RLast month my pal Cami wrote a nice piece for Adventures Northwest Magazine on running in the rain, the upshot of which was that when you live somewhere like the Pacific Northwest, you have to get used to running in the rain. Life is too short not to run in the rain. If we don’t run in the rain, we will miss many, many running days.

I don’t disagree. But, as I type this, rain pummels my roof. I set my alarm last night so I would be up and ready to run this morning by 8 a.m., yet here I am, typing away, snug as a bug in a rug in my warm, dry bed. My coffee and my smoothie sit deliciously on my nightstand next to me. I don’t want to get up to run in the rain. photo

I calculate the number of hours I have until I need to get in the car to drive to class in Seattle this afternoon. Then, I look at the weather app on my iPhone and wonder if it really is going to reach 70° and sunny today. Could I squeeze a run in the hour before I need to leave? Might it be drier and warmer by then? Maybe, but there’s no guarantee. If I don’t run in the rain, I may never run again.

Over the past year and a half, I have logged plenty of wet, rainy miles. I ran a 10K last fall in a torrential downpour, complete with thunder, lightning, and rivers of cow, uhm, waste. I’ve never regretted a single rainy run. I always feel like a fierce (if slightly damp) warrior when I finish, when I’m peeling off the soaked lycra and climbing back into my Jeep, dripping but exhilarated.

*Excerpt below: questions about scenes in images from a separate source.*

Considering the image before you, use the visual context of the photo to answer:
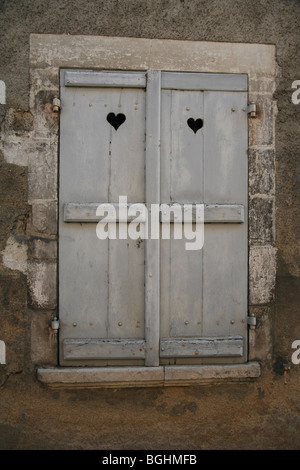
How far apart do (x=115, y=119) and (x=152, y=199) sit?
0.57m

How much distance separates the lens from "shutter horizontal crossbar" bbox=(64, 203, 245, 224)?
8.09ft

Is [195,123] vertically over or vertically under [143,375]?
over

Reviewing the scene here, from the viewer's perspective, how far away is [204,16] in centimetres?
253

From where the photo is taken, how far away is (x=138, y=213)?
249cm

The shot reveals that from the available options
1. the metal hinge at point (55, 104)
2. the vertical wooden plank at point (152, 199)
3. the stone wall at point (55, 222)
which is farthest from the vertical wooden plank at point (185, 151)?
the metal hinge at point (55, 104)

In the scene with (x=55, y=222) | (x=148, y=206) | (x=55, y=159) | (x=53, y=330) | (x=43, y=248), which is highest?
(x=55, y=159)

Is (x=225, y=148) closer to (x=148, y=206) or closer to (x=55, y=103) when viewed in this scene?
(x=148, y=206)

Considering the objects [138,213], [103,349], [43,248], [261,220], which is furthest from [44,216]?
[261,220]

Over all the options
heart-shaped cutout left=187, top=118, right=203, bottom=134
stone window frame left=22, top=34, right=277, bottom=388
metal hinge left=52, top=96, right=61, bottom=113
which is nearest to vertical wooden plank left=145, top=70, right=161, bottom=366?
stone window frame left=22, top=34, right=277, bottom=388

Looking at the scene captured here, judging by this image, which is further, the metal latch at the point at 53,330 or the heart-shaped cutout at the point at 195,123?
the heart-shaped cutout at the point at 195,123

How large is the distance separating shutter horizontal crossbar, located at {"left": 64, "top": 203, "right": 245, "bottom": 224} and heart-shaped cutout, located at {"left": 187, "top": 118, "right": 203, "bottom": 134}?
0.50 metres

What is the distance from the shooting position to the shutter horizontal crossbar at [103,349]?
247 cm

Still, I resist. And why? What lies beneath the resistance when I know something good awaits if only I could muster the energy and throw off the ennui long enough to push through? What reward will I find here in my warm, dry bed that is better than the sense of accomplishment and rush of endorphins that will greet me on the trail?

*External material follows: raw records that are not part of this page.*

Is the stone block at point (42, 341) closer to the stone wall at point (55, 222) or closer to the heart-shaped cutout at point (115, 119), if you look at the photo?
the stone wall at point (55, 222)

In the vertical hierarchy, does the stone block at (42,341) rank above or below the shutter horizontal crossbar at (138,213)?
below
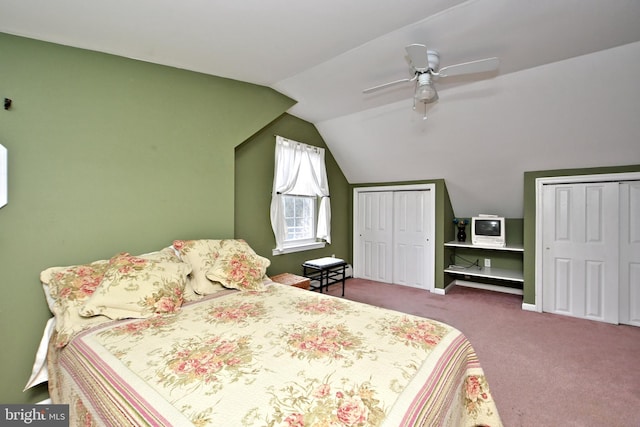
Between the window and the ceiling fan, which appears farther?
the window

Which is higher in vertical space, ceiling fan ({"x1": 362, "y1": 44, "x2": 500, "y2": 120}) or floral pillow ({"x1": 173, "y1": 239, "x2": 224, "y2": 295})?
ceiling fan ({"x1": 362, "y1": 44, "x2": 500, "y2": 120})

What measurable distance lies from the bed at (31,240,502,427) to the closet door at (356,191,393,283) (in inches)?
118

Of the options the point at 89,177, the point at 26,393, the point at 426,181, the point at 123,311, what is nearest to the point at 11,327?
the point at 26,393

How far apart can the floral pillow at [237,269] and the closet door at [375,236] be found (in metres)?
2.88

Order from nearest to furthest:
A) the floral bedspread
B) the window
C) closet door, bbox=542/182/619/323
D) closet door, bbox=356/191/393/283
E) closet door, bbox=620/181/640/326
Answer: the floral bedspread → closet door, bbox=620/181/640/326 → closet door, bbox=542/182/619/323 → the window → closet door, bbox=356/191/393/283

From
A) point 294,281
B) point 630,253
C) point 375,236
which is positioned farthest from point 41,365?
point 630,253

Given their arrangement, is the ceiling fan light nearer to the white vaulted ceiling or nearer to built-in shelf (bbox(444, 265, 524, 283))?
the white vaulted ceiling

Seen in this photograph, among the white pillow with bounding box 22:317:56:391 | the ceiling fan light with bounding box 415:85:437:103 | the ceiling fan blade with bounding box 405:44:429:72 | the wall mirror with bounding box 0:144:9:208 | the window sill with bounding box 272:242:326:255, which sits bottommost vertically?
the white pillow with bounding box 22:317:56:391

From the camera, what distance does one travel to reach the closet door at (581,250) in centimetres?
314

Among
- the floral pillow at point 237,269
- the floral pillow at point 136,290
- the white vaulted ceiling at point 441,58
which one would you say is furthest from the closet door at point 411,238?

If I continue to wallow here in my resistance, I know what will happen. I will reread all of the bad news on CNN. I will check and recheck my Facebook feed. I will spend a half an hour down the rabbit hole that is Twitter. I’ll play a game or two of Trivia Crack. An hour or two will go by. An hour or two of my one wild and precious life.

So, here I go. Up, out of bed. Drain the coffee. Pull on the running gear. Pushing through, fighting the resistance. Embracing the rain. Life is too short not to.

5 thoughts on “R is for Rain and Resistance

  1. Moving forward, rain or not…daunting, but possible. Did you blog before you ran? I guess yes…dang, writing really can save us sometimes…

    1. I did blog and then I ran–how could I not run after writing this? And it wasn’t that wet after all. By the time I finished my six miles, the sun had come out.